Newer models, such as GPT-4.1, are best in class in performance and instruction following. As model gets smarter, there is a consistent need to adapt prompts that were originally tailored to earlier models' limitations, ensuring they remain effective and clear for newer generations.

Models such as GPT‑4.1 excel at closely following instructions, but this precision means it can interpret unclear or poorly phrased instructions literally, leading to unexpected or incorrect results. To leverage GPT‑4.1's full potential, it's essential to refine prompts, ensuring each instruction is explicit, unambiguous, and aligned with your intended outcomes.

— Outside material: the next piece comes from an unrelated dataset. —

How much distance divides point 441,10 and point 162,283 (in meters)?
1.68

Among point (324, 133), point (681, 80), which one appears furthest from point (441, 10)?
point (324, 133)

Example of Unclear Instructions:

  • Ambiguous:

""Do not include irrelevant information.""

Issue: GPT-4.1 might struggle to determine what is "irrelevant" if not explicitly defined. This could cause it to omit essential details due to overly cautious interpretation or include too much detail inadvertently..

  • Improved:

"Only include facts directly related to the main topic (X). Exclude personal anecdotes, unrelated historical context, or side discussions."


Objective: This interactive notebook helps you improve an existing prompt (written for another model) into one that is clear, unambiguous and optimised for GPT‑4.1 following best practices.

Workflow Overview
This notebook uses the following approach:

Prerequisites

  • The openai Python package and OPENAI_API_KEY

Below are a few helper functions to enable us to easily review the analysis and modifications on our prompt.

Step 1. Input Your Original Prompt

Begin by providing your existing prompt clearly between triple quotes ("""). This prompt will serve as the baseline for improvement.

For this example, we will be using the system prompt for LLM-as-a-Judge provided in the following paper.

Step 2. Identify All Instructions in your Prompt

In this section, we will extract every INSTRUCTION that the LLM identifies within the system prompt. This allows you to review the list, spot any statements that should not be instructions, and clarify any that are ambiguous.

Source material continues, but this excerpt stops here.